The Hall of Fame actually had its beginnings in 1935, when plans were made to build a museum devoted to baseball and its 100-year history. A private organization based in Cooperstown called the Clark Foundation thought that establishing the Baseball Hall of Fame in their city would help to reinvigorate the area’s Depression-ravaged economy by attracting tourists. To help sell the idea, the foundation advanced the idea that U.S. Civil War hero Abner Doubleday invented baseball in Cooperstown. The story proved to be phony, but baseball officials, eager to capitalize on the marketing and publicity potential of a museum to honor the game’s greats, gave their support to the project anyway.

In preparation for the dedication of the Hall of Fame in 1939—thought by many to be the centennial of baseball—the Baseball Writers’ Association of America chose the five greatest superstars of the game as the first class to be inducted: Ty Cobb was the most productive hitter in history; Babe Ruth was both an ace pitcher and the greatest home-run hitter to play the game; Honus Wagner was a versatile star shortstop and batting champion; Christy Matthewson had more wins than any pitcher in National League history; and Walter Johnson was considered one of the most powerful pitchers to ever have taken the mound.

Today, with approximately 350,000 visitors per year, the Hall of Fame continues to be the hub of all things baseball.
----------
- [WRITTEN INSTRUCTION 1]: Render this sentence from the passage on the Baseball Hall of Fame in Spanish: "Today, with approximately 350,000 visitors per year, the Hall of Fame continues to be the hub of all things baseball."
- [WRITTEN INSTRUCTION 2]: According to the passage on the Baseball Hall of Fame, which private organization based in Cooperstown wanted the museum built in that city?

- [DATA]:
----------
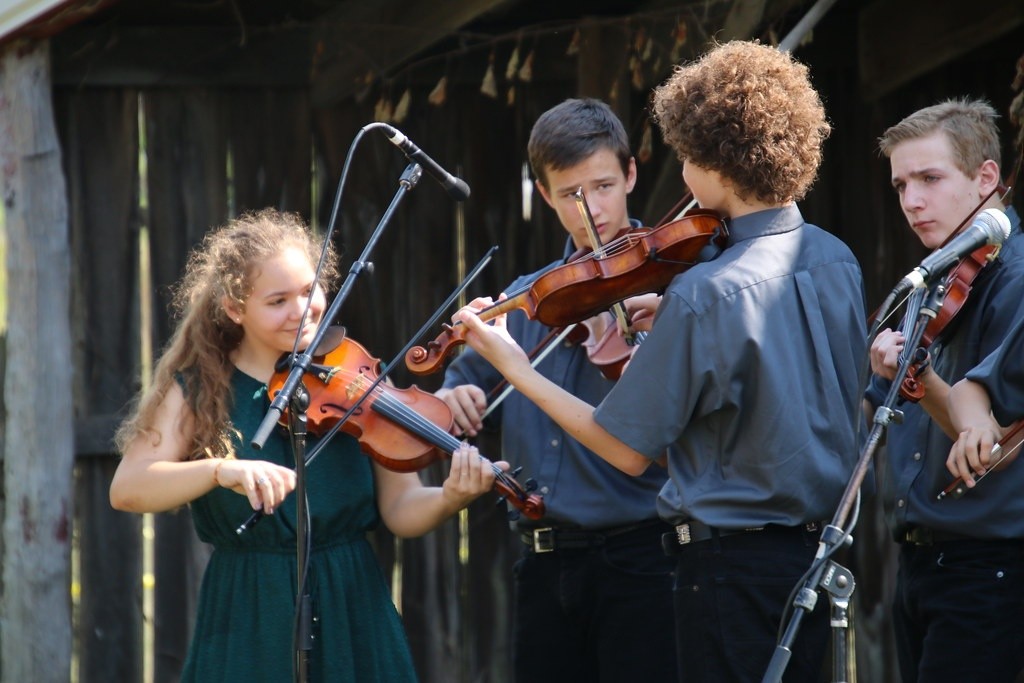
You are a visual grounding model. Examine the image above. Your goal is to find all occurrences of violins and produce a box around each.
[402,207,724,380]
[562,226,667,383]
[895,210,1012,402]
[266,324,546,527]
----------
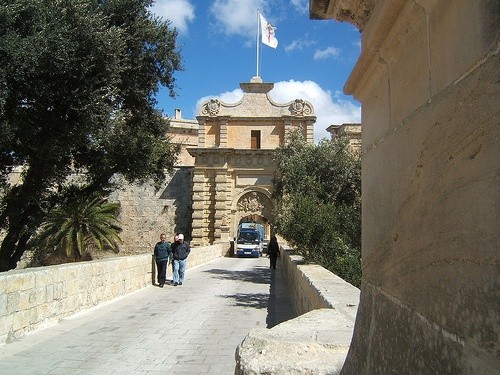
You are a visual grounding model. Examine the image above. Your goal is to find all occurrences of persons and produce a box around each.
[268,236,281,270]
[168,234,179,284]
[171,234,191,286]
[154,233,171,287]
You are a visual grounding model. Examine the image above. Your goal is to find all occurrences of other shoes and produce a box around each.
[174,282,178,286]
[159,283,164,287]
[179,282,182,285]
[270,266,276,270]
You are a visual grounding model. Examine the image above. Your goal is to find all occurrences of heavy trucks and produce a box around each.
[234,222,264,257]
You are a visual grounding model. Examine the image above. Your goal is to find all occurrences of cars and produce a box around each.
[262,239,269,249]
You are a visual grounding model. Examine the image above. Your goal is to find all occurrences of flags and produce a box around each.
----------
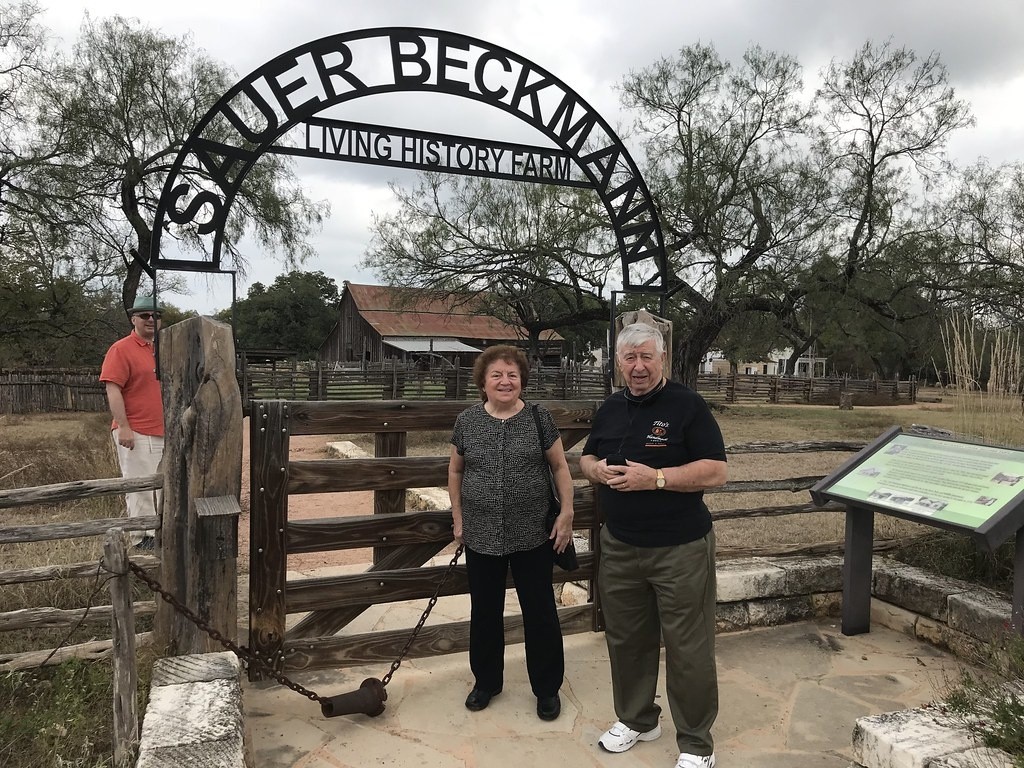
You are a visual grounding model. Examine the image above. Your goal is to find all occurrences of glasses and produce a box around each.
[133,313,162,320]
----------
- [ANSWER 1]: Hoy, con aproximadamente 350.000 visitantes al año, el Salón de la Fama sigue siendo el centro de todo lo relacionado con el béisbol.

- [ANSWER 2]: The Clark Foundation.